Dataset excerpt:

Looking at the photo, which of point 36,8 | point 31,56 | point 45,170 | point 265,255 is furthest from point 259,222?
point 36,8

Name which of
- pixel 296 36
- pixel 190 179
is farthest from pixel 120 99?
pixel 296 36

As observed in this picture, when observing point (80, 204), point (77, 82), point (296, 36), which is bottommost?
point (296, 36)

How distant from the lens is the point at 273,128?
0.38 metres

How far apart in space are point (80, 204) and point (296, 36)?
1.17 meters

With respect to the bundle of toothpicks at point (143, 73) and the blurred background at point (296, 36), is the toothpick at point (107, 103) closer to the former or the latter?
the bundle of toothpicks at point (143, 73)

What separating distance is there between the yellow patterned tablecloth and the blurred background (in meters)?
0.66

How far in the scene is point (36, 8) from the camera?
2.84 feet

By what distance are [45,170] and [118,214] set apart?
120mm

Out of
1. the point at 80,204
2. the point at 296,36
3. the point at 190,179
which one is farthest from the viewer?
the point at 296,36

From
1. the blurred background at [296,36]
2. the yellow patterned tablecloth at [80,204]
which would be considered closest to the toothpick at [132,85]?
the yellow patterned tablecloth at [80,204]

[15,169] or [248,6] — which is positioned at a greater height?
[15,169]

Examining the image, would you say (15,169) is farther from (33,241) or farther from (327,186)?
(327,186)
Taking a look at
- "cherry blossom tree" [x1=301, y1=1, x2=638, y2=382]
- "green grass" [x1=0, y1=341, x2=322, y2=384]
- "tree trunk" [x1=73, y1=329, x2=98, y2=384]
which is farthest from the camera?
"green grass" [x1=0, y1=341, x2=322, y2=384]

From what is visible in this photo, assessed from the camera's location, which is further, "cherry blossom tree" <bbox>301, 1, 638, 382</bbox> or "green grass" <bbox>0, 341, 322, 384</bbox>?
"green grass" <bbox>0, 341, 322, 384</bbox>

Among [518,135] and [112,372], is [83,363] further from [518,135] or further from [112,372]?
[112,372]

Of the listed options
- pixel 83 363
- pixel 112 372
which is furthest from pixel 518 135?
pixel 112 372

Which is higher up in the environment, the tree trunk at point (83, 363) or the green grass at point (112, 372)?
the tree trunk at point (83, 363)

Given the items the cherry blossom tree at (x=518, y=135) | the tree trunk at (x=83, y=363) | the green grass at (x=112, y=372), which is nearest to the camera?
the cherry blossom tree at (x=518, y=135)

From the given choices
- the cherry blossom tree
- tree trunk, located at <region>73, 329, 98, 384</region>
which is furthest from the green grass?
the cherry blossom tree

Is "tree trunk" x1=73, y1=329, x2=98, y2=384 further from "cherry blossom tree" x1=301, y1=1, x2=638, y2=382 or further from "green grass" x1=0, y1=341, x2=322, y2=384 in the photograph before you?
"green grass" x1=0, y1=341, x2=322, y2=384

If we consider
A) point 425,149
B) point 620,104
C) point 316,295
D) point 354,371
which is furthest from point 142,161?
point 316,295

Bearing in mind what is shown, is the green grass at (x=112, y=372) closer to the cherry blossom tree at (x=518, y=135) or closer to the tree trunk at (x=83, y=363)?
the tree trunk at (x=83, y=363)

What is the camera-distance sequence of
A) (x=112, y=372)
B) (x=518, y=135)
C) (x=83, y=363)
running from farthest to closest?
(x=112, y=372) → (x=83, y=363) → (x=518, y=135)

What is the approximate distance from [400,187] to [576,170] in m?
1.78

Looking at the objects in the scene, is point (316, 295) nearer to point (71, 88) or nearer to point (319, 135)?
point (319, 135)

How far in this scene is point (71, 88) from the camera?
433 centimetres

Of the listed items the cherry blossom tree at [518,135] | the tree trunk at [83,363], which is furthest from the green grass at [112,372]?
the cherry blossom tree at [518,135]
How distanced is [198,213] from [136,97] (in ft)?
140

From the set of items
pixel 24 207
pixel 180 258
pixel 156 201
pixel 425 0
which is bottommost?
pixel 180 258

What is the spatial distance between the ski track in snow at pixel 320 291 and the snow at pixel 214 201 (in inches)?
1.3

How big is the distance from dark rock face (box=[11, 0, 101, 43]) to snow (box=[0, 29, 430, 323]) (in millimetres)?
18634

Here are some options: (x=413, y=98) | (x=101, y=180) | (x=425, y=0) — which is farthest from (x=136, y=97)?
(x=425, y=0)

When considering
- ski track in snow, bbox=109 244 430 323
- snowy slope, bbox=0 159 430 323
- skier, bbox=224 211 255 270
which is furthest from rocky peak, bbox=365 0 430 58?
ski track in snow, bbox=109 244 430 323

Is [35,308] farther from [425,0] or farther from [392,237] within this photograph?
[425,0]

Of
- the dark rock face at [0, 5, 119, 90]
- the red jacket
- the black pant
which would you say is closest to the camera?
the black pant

EXERCISE DETAILS
Copy every one of the records above word for word, keeping each line and its punctuation unchanged.

RESULT OF THE EXERCISE
Looking at the photo, which of point 36,8 | point 31,56 | point 45,170 | point 265,255 is furthest from point 259,222?
point 36,8

Name which of
- pixel 296 36
- pixel 190 179
is farthest from pixel 120 99?
pixel 296 36

As observed in this picture, when observing point (80, 204), point (77, 82), point (296, 36), which is bottommost?
point (296, 36)

How distant from the lens is the point at 273,128?
0.38 metres

How far apart in space are point (80, 204) and point (296, 36)?
1.17 meters

With respect to the bundle of toothpicks at point (143, 73) and the blurred background at point (296, 36), is the toothpick at point (107, 103) closer to the former or the latter?
the bundle of toothpicks at point (143, 73)

What separating distance is there between the yellow patterned tablecloth and the blurred background (in meters)?
0.66

How far in the scene is point (36, 8) from the camera?
2.84 feet

By what distance are [45,170] and [118,214] set apart?
120mm

Out of
1. the point at 80,204
2. the point at 296,36
3. the point at 190,179
which one is farthest from the viewer?
the point at 296,36

From
1. the blurred background at [296,36]
2. the yellow patterned tablecloth at [80,204]
which would be considered closest to the toothpick at [132,85]?
the yellow patterned tablecloth at [80,204]

[15,169] or [248,6] — which is positioned at a greater height?
[15,169]

Examining the image, would you say (15,169) is farther from (33,241) or farther from (327,186)?
(327,186)
Taking a look at
- "cherry blossom tree" [x1=301, y1=1, x2=638, y2=382]
- "green grass" [x1=0, y1=341, x2=322, y2=384]
- "tree trunk" [x1=73, y1=329, x2=98, y2=384]
which is farthest from the camera?
"green grass" [x1=0, y1=341, x2=322, y2=384]

From what is visible in this photo, assessed from the camera's location, which is further, "cherry blossom tree" <bbox>301, 1, 638, 382</bbox> or "green grass" <bbox>0, 341, 322, 384</bbox>?
"green grass" <bbox>0, 341, 322, 384</bbox>

Among [518,135] and [112,372], is [83,363] further from [518,135] or further from [112,372]?
[112,372]

Of the listed options
- pixel 83 363
- pixel 112 372
which is furthest from pixel 518 135?
pixel 112 372

Which is higher up in the environment, the tree trunk at point (83, 363) or the green grass at point (112, 372)?
the tree trunk at point (83, 363)

Given the items the cherry blossom tree at (x=518, y=135) | the tree trunk at (x=83, y=363) | the green grass at (x=112, y=372), which is nearest to the camera?
the cherry blossom tree at (x=518, y=135)

From the given choices
- the cherry blossom tree
- tree trunk, located at <region>73, 329, 98, 384</region>
which is furthest from the green grass?
the cherry blossom tree

Is "tree trunk" x1=73, y1=329, x2=98, y2=384 further from "cherry blossom tree" x1=301, y1=1, x2=638, y2=382 or further from "green grass" x1=0, y1=341, x2=322, y2=384 in the photograph before you?
"green grass" x1=0, y1=341, x2=322, y2=384

If we consider
A) point 425,149
B) point 620,104
C) point 316,295
D) point 354,371
which is furthest from point 142,161?
point 316,295

Bearing in mind what is shown, is the green grass at (x=112, y=372) closer to the cherry blossom tree at (x=518, y=135) or closer to the tree trunk at (x=83, y=363)?
the tree trunk at (x=83, y=363)

What is the camera-distance sequence of
A) (x=112, y=372)
B) (x=518, y=135)
C) (x=83, y=363)
running from farthest to closest?
(x=112, y=372) → (x=83, y=363) → (x=518, y=135)

What is the approximate distance from [400,187] to [576,170] in m?
1.78

Looking at the objects in the scene, is point (316, 295) nearer to point (71, 88) or nearer to point (319, 135)?
point (319, 135)

How far in this scene is point (71, 88) from the camera?
433 centimetres

Of the listed items the cherry blossom tree at [518,135] | the tree trunk at [83,363], which is furthest from the green grass at [112,372]?
the cherry blossom tree at [518,135]
How distanced is [198,213] from [136,97] (in ft)?
140

From the set of items
pixel 24 207
pixel 180 258
pixel 156 201
pixel 425 0
which is bottommost?
pixel 180 258

What is the spatial distance between the ski track in snow at pixel 320 291 and the snow at pixel 214 201 (in inches)?
1.3

How big is the distance from dark rock face (box=[11, 0, 101, 43]) to snow (box=[0, 29, 430, 323]) (in millimetres)?
18634

Here are some options: (x=413, y=98) | (x=101, y=180) | (x=425, y=0) — which is farthest from (x=136, y=97)?
(x=425, y=0)

When considering
- ski track in snow, bbox=109 244 430 323
- snowy slope, bbox=0 159 430 323
- skier, bbox=224 211 255 270
which is furthest from rocky peak, bbox=365 0 430 58?
ski track in snow, bbox=109 244 430 323

Is [35,308] farther from [425,0] or farther from [392,237] within this photograph?
[425,0]

Of
- the dark rock face at [0, 5, 119, 90]
- the red jacket
- the black pant
which would you say is closest to the camera?
the black pant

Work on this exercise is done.